Extracto original:
El tecnopoder puede orientarse en direcciones opuestas según el modelo político e institucional que lo acompañe: autoritario o democrático. 

El tecnopoder autoritario

El tecnopoder autoritario es una forma emergente de organización del poder. En ella, las decisiones políticas y administrativas se desplazan desde los procesos democráticos hacia sistemas automatizados, plataformas digitales y élites técnicas. No se trata necesariamente de una dictadura en el sentido clásico. Pero sí de un modelo donde el rendimiento técnico reemplaza al consentimiento ciudadano como principio de legitimidad.

Esta visión del poder parte de la convicción de que los sistemas democráticos tradicionales son lentos, ineficaces y vulnerables al conflicto.

Frente a ello, se propone una arquitectura de gobierno basada en algoritmos, datos masivos e inteligencia artificial. El objetivo es anticipar comportamientos, prevenir amenazas y maximizar la eficiencia del Estado.

Uno de los casos más visibles de esta lógica es el uso de herramientas de vigilancia predictiva en la gestión de la seguridad. Empresas como Palantir Technologies (cofundada por Peter Thiel y dirigida por Alex Karp) han desarrollado plataformas que permiten a agencias gubernamentales analizar grandes volúmenes de datos en tiempo real. Así pueden detectar patrones y posibles riesgos.

Información extraída:
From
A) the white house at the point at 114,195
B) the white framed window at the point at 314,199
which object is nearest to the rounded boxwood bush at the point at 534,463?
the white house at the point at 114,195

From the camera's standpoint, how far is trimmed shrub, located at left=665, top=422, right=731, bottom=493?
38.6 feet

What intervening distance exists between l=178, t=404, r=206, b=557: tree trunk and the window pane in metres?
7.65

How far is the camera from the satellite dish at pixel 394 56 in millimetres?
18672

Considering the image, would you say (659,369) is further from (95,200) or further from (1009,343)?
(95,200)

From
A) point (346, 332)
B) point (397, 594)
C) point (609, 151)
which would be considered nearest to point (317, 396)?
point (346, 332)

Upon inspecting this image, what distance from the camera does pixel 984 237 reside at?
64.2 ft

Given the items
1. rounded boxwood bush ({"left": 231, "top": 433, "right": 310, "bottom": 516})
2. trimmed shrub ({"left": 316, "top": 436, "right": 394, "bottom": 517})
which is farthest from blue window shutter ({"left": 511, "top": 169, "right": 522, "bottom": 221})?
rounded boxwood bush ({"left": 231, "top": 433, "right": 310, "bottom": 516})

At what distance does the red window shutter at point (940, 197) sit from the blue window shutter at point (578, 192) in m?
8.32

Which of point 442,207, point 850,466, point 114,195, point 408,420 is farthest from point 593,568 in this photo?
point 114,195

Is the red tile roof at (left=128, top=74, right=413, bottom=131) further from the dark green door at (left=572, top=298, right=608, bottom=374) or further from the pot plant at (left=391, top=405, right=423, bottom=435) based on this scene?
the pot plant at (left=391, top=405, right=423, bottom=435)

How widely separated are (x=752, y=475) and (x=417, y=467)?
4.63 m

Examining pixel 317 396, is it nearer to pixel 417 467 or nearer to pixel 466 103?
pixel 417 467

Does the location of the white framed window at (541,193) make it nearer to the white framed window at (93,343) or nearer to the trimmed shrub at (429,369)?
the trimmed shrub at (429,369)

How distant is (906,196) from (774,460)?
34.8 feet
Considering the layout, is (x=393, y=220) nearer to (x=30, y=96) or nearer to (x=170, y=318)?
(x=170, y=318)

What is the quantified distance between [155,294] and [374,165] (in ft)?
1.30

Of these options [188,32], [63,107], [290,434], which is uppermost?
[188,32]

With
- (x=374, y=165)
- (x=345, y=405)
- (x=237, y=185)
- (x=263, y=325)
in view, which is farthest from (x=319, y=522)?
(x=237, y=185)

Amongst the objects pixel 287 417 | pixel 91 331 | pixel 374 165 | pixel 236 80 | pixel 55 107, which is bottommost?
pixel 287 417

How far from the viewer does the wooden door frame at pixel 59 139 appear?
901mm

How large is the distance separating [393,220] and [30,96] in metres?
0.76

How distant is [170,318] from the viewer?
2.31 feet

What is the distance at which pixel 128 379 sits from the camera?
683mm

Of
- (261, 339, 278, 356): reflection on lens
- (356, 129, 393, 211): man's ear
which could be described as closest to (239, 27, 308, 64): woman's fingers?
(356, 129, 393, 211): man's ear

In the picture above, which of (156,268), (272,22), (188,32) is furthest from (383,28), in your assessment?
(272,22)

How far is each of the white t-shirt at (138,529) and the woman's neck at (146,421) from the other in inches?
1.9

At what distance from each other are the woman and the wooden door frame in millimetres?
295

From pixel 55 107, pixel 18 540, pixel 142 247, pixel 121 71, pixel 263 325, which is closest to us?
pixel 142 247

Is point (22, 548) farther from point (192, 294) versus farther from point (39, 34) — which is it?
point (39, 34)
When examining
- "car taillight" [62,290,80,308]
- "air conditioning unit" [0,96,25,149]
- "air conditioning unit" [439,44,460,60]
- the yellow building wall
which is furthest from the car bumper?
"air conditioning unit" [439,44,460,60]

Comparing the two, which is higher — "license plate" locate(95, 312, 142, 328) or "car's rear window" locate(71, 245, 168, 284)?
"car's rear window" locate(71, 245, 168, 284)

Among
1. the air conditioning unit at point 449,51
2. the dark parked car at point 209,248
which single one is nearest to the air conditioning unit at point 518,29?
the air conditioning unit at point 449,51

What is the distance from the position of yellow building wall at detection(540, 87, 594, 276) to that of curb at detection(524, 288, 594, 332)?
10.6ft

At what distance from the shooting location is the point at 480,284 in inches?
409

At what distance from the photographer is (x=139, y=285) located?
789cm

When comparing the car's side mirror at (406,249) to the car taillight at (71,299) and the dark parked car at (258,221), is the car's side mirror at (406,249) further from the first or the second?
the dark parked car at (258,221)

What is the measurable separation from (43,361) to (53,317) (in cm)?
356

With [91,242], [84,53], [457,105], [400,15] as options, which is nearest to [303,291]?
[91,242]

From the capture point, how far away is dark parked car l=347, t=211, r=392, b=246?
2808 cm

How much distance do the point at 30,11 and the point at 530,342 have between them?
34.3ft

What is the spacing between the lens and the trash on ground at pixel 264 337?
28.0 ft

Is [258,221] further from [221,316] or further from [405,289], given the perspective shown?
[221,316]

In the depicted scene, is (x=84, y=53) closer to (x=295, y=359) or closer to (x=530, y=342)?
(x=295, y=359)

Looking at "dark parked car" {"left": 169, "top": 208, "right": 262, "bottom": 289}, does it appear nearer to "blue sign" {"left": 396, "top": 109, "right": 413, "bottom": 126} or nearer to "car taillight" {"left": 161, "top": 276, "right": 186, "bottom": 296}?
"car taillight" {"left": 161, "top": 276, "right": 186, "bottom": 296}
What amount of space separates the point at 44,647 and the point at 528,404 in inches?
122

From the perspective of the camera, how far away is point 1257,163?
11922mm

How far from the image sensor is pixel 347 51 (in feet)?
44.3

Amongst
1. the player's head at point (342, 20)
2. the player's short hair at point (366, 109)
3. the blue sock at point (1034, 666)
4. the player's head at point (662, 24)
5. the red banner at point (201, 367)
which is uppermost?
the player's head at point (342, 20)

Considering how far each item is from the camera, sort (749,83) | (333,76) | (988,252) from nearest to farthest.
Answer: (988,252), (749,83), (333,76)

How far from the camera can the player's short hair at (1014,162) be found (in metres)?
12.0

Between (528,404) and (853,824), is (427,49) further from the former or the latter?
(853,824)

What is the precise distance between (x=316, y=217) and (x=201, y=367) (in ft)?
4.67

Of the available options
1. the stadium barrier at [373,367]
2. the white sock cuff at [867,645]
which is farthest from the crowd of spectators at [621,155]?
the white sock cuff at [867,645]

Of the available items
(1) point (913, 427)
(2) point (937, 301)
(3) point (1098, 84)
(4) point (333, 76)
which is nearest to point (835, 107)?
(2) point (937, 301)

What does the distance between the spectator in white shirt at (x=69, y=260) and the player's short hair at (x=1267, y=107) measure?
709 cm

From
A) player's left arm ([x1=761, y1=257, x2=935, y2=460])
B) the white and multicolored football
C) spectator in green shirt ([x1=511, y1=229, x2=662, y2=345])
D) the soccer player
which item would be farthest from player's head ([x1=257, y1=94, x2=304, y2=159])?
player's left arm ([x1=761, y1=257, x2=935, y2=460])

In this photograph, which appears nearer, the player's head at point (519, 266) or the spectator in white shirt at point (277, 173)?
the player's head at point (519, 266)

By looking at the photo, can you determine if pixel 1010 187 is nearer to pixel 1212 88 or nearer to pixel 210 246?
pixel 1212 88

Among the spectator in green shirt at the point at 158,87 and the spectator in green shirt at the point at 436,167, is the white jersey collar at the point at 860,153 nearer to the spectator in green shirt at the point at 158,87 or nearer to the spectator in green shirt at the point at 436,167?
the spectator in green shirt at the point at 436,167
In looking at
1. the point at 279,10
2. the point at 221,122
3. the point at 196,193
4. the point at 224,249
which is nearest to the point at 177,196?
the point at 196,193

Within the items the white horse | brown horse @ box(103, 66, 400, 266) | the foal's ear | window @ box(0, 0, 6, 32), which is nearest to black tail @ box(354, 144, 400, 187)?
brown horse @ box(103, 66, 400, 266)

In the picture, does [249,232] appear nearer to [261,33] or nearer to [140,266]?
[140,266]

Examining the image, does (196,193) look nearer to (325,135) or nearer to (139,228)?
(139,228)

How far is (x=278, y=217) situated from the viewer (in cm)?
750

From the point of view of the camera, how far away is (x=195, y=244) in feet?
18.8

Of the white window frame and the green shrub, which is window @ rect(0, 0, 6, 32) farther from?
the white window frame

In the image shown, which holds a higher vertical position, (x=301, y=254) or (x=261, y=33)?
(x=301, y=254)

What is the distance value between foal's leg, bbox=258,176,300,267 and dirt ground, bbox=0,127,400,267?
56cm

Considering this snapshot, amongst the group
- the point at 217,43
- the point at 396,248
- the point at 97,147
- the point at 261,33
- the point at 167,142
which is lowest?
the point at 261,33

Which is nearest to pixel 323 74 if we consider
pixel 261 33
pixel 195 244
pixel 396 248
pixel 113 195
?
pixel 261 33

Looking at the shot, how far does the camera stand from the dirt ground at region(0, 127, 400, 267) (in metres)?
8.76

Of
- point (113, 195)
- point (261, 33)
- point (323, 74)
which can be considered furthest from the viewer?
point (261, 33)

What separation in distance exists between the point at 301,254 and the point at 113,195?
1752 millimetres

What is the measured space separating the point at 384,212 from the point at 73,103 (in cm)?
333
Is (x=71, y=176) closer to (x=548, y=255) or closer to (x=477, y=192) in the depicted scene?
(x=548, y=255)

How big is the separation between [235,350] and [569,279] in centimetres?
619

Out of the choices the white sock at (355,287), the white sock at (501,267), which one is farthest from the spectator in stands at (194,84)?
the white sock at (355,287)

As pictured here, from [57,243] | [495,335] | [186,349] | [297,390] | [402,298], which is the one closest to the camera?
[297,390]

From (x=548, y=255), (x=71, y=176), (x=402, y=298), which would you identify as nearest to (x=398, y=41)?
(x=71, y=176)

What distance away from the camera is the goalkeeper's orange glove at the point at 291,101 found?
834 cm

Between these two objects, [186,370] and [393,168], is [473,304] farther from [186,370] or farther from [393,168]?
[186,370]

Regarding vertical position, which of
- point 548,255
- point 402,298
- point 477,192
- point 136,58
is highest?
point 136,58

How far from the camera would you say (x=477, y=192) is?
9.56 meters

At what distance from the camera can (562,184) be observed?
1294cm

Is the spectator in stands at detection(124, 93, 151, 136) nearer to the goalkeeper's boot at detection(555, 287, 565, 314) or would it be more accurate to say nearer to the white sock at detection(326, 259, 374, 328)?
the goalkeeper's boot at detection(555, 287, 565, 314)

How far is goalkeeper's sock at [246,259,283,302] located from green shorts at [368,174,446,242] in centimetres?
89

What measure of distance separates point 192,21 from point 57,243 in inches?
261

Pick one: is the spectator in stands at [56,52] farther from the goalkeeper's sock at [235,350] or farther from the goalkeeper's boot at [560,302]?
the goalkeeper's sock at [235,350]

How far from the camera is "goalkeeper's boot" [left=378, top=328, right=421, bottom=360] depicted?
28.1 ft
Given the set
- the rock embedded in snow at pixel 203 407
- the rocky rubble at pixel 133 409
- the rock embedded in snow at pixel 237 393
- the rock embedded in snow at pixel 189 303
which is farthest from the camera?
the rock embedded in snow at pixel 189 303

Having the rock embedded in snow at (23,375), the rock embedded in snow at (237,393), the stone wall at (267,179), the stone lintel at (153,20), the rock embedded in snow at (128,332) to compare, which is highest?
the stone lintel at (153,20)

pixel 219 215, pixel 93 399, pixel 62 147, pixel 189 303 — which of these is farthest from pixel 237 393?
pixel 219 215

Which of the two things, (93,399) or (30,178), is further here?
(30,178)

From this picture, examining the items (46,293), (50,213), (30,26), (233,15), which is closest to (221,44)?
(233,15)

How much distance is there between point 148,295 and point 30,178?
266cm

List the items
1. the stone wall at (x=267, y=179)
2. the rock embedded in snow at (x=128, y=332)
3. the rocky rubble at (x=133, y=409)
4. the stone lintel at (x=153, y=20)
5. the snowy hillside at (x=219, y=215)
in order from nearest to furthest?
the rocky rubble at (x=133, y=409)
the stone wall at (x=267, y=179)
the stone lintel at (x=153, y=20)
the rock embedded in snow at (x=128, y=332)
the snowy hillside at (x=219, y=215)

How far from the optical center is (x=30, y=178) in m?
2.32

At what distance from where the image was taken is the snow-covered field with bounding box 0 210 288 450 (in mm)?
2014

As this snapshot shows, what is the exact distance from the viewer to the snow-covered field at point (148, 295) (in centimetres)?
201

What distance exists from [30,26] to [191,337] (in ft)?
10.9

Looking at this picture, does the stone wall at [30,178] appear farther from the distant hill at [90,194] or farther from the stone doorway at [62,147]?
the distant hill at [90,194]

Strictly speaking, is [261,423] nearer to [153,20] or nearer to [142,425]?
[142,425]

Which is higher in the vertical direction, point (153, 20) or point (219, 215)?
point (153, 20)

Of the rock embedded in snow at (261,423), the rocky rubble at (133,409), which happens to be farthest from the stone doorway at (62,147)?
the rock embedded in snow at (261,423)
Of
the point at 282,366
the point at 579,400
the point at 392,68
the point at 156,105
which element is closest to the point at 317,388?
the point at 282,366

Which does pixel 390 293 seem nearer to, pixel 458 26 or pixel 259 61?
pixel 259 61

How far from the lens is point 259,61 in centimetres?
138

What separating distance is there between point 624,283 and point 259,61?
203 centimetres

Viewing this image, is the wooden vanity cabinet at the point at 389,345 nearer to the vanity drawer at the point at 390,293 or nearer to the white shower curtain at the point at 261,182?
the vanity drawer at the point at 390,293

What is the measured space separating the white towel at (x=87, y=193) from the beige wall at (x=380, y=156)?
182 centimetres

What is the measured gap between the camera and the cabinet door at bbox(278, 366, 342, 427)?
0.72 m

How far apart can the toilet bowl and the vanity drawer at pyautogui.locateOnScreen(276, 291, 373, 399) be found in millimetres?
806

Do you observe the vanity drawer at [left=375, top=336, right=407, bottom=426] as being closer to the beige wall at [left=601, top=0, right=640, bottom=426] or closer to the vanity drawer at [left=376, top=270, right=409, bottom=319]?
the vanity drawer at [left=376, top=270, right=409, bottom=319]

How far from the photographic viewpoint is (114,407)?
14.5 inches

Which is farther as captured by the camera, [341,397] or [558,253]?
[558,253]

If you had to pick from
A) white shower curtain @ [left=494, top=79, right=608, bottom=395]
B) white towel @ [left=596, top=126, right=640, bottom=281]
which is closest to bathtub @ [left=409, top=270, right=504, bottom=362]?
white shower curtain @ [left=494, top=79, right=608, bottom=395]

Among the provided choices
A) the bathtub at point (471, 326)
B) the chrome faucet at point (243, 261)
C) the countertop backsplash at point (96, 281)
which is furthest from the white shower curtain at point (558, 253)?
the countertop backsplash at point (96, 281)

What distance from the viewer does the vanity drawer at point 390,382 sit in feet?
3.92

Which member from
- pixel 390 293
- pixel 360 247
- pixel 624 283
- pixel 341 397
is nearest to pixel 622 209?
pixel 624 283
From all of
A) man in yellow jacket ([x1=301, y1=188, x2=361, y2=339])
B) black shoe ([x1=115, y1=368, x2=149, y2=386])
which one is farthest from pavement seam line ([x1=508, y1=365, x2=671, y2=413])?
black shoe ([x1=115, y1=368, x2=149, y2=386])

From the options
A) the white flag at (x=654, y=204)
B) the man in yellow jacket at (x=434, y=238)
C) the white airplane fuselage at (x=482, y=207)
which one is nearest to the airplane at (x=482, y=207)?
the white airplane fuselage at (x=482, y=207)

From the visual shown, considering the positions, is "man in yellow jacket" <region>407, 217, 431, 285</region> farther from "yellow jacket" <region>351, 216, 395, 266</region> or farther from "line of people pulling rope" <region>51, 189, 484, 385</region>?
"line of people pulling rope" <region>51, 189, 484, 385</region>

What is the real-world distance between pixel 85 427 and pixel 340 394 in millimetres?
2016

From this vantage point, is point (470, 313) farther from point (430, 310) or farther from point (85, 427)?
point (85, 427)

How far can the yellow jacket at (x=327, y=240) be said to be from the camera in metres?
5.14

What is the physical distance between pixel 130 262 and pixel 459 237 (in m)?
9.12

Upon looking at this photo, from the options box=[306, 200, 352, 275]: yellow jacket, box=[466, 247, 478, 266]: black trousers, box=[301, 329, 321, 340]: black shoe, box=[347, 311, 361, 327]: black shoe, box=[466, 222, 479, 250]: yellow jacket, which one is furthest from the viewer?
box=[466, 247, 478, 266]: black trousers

Tareas:
1) Pasa al inglés esta oración del extracto sobre el tecnopoder: «Esta visión del poder parte de la convicción de que los sistemas democráticos tradicionales son lentos, ineficaces y vulnerables al conflicto.»
2) Prolonga el extracto sobre el tecnopoder a partir de su última oración.

Respuestas por tarea:
1) This view of power starts from the conviction that traditional democratic systems are slow, inefficient, and vulnerable to conflict.

2)
Estas herramientas han sido utilizadas por cuerpos de seguridad en Estados Unidos y otros países. Se aplican en tareas como la detección de delitos, la prevención del terrorismo o la gestión migratoria.

En The Technological Republic: Hard Power, Soft Belief, and the Future of the West (La República Tecnológica: Poder duro, creencias blandas y el futuro de Occidente, 2025), Alex Karp, junto a Nicholas Zamiska, describe con claridad esta aproximación al poder. Karp argumenta que, ante desafíos como la competencia estratégica con China o el auge de la inteligencia artificial, las democracias occidentales deben apoyarse en el sector tecnológico para preservar su capacidad de acción.

Su propuesta no plantea una ruptura abierta con el modelo democrático. Pero sí una reconfiguración en la que la autoridad se fortalece a través del conocimiento técnico y la capacidad anticipatoria del software.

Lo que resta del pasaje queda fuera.